In the pre-specified secondary analysis of change in trend in the primary outcome for the three arms, we found evidence that the targeted high risk prescribing was falling before the intervention (odds ratio for change per year before the intervention 0.92, 0.91 to 0.94). The segmented regression analysis estimates the immediate effect of the intervention as the odds ratio for the average level of high risk prescribing in the quarter after the intervention compared with the quarter before (after adjustment for trend) and the change in trend in high risk prescribing expressed as the odds ratio for the change in slope over the year of follow-up (fig 2⇓ and table 3⇓). In arm 1 (usual care), we saw no statistically significant immediate change in level of high risk prescribing or change in slope after receipt of the educational intervention. In arm 2 (feedback), no immediate change in level occurred but we saw a statistically significant and clinically important change in slope towards a steeper reduction (odds ratio per year of follow-up 0.87, 0.83 to 0.92). In arm 3 (feedback plus theory informed behavioural change component), we saw an immediate reduction in the level of high risk prescribing (odds ratio 0.96, 0.93 to 1.00) and a statistically and clinically significant change in slope towards a steeper reduction (odds ratio per year of follow-up 0.88, 0.84 to 0.93).
Feedback of high risk prescribing at practice level in both formats was effective at reducing the targeted high risk prescribing compared with a simple educational intervention with support for identifying patients, with similar estimated effect sizes for both active intervention arms in the primary analysis of change from baseline (a 12% reduction on the odds of high risk prescribing in the feedback only arm 2 and a 14% reduction in the feedback plus theory informed behavioural change component arm 3). In time trends analysis, the targeted prescribing was decreasing before intervention in all three arms, possibly as a result of the cumulative effect of related regulatory risk communications in previous years.24 We found no evidence that the emailed educational material and online support for searching in usual care arm 1 had any significant effect, consistent with the wider evidence base showing that posted educational material is ineffective at changing practice.28 Both of the intervention arms were associated with a change in trend towards a faster reduction in high risk prescribing, with some evidence that the theory informed behavioural change component led to a faster initial fall (although no clinically important difference by study end). The study was not powered to detect differences in the six individual indicators, but five had estimated reductions in rates comparable to the overall finding for the composite outcome, the exception being prescription of antipsychotics in people aged 75 years and over, for which we found no evidence of any effect.
Strengths and limitations of study
Strengths of the study included that the intervention was carefully developed using the process recommended by the Medical Research Council Complex Interventions Framework,29 with explicit use of theory to create two feedback formats to evaluate. We paid close attention to ensuring that the evaluated intervention was embedded in real world practice, and the trial itself involved more than 94% of primary care practices in three geographical areas.15 Follow-up used routinely collected data, and all eligible patients (those permanently registered and with risk factors for adverse drug effects from the targeted prescribing) were included in the analysis in all three arms. In contrast to many previous studies in this field,15 analysis used a pre-specified primary outcome and was adjusted for baseline performance.

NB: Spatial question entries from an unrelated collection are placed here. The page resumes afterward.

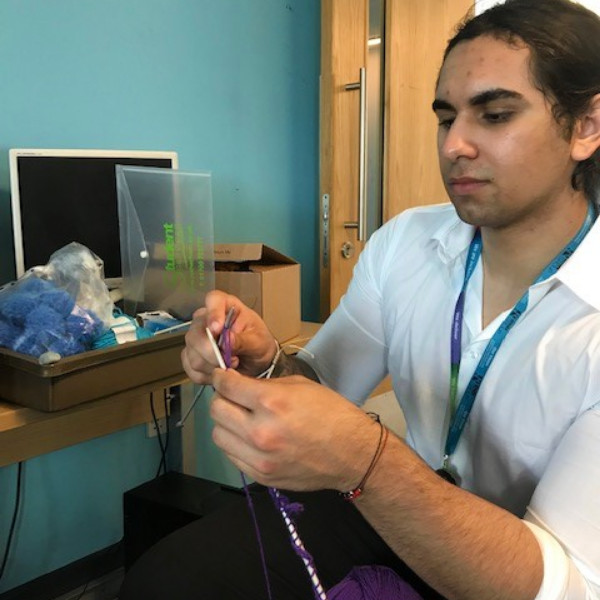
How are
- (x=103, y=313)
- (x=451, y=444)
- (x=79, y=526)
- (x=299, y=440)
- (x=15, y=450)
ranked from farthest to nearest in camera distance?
(x=79, y=526)
(x=15, y=450)
(x=103, y=313)
(x=451, y=444)
(x=299, y=440)

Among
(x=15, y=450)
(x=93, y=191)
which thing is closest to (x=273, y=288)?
(x=93, y=191)

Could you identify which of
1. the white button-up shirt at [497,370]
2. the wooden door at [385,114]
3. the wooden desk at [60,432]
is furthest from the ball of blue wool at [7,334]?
the wooden door at [385,114]

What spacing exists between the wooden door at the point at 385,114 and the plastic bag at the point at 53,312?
3.78 ft

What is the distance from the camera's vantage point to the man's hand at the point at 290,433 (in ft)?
2.01

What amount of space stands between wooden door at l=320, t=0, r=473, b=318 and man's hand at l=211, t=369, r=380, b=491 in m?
1.64

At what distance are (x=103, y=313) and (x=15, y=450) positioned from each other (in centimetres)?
47

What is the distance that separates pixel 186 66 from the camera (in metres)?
1.99

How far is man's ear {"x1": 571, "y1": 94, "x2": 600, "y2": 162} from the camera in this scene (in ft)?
3.36

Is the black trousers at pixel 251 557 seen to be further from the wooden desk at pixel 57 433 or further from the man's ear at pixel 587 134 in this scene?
the man's ear at pixel 587 134

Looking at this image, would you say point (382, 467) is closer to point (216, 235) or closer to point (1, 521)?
point (1, 521)

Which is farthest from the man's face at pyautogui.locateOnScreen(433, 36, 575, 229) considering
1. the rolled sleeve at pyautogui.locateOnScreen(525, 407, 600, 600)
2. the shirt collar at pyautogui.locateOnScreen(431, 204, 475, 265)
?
the rolled sleeve at pyautogui.locateOnScreen(525, 407, 600, 600)

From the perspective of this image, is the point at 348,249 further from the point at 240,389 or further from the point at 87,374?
the point at 240,389

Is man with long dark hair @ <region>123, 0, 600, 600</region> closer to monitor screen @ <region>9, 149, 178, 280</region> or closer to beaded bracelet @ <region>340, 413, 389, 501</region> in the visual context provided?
beaded bracelet @ <region>340, 413, 389, 501</region>

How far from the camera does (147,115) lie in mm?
1890
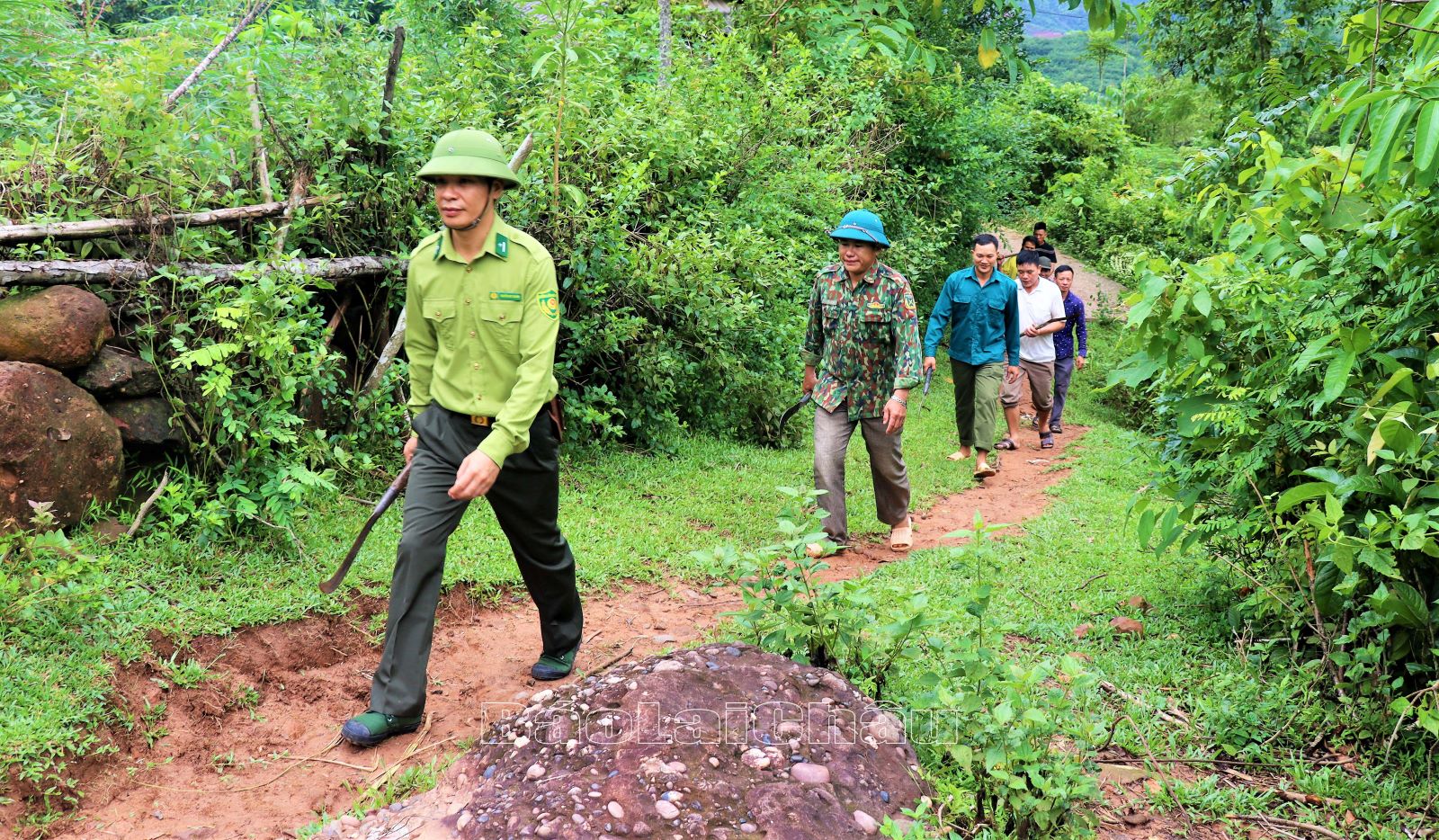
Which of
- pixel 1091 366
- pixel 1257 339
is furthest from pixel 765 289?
pixel 1091 366

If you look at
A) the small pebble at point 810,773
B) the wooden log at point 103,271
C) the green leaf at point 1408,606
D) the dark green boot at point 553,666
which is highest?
the wooden log at point 103,271

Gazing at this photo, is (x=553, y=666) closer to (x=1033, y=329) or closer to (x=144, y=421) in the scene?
(x=144, y=421)

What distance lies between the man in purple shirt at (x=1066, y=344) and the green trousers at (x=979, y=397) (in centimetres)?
214

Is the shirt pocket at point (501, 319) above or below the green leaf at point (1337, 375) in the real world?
above

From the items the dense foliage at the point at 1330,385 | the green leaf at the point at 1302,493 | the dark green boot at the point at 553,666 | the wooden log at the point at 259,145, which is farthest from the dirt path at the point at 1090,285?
the dark green boot at the point at 553,666

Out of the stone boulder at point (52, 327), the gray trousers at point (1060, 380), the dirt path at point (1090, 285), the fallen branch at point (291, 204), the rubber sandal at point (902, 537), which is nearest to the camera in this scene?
the stone boulder at point (52, 327)

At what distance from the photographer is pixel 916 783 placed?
337 cm

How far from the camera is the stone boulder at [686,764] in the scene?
3051 millimetres

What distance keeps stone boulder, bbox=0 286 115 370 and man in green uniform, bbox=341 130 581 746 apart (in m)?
2.08

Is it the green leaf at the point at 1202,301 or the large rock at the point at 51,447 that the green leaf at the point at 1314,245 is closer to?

Analysis was limited to change in the targeted prescribing, however, and the possibility exists of unmeasured harm from stopping targeted drugs, including an increase in pain (although we would expect this to lead to further review), an increase in cardiovascular events from stopping antiplatelets (although the indications for dual antiplatelet or combined antiplatelet and anticoagulant are relatively narrow and most historical prescribing is not in the context of recent thrombotic events), or worsening behavioural disturbance if antipsychotics are stopped in people with dementia (although the only trial evidence in this context does not show harm30 31).
A limitation of the behavioural change component was that the resources used to develop it were constrained by what the Advisory Group considered would be realistic to use in any future real world NHS implementation and by the space and delivery constraints of being embedded in the automated feedback. However, this is more a constraint of the highly pragmatic design brief, which emphasised creation of an intervention that could be implemented at scale, rather than a limitation of the study. The primary analysis did not find any evidence that the addition of the low intensity behavioural change intervention led to a clinically more important reduction in the targeted prescribing than did feedback alone (a reduction in odds of 14% versus 12%, although the trial was not powered to make this comparison). However, given what seems to be a more rapid response to feedback with the implemented behavioural change component in the secondary analysis, the additional effectiveness of more intense behavioural change interventions in this context is an important avenue for further research.
An additional limitation shared with almost all feedback studies is that whether the effect of the intervention will be sustained once feedback ceases is as yet unclear.15 Also, some non-steroidal anti-inflammatory drugs and aspirin can be bought over the counter without a prescription, so the targeted high risk prescribing of non-steroidal anti-inflammatory drugs and antiplatelets is likely to be underestimated both before and after the intervention. We also cannot be certain that some patients did not replace stopped prescriptions by purchasing their own drugs. Finally, whether feedback would be equally effective in reducing other types of high risk prescribing is uncertain, particularly given the lack of effect on antipsychotic prescribing in older people, which is more likely to be initiated by a specialists than is the case for non-steroidal anti-inflammatory drugs in particular and for which responsibility for review may be ambiguous.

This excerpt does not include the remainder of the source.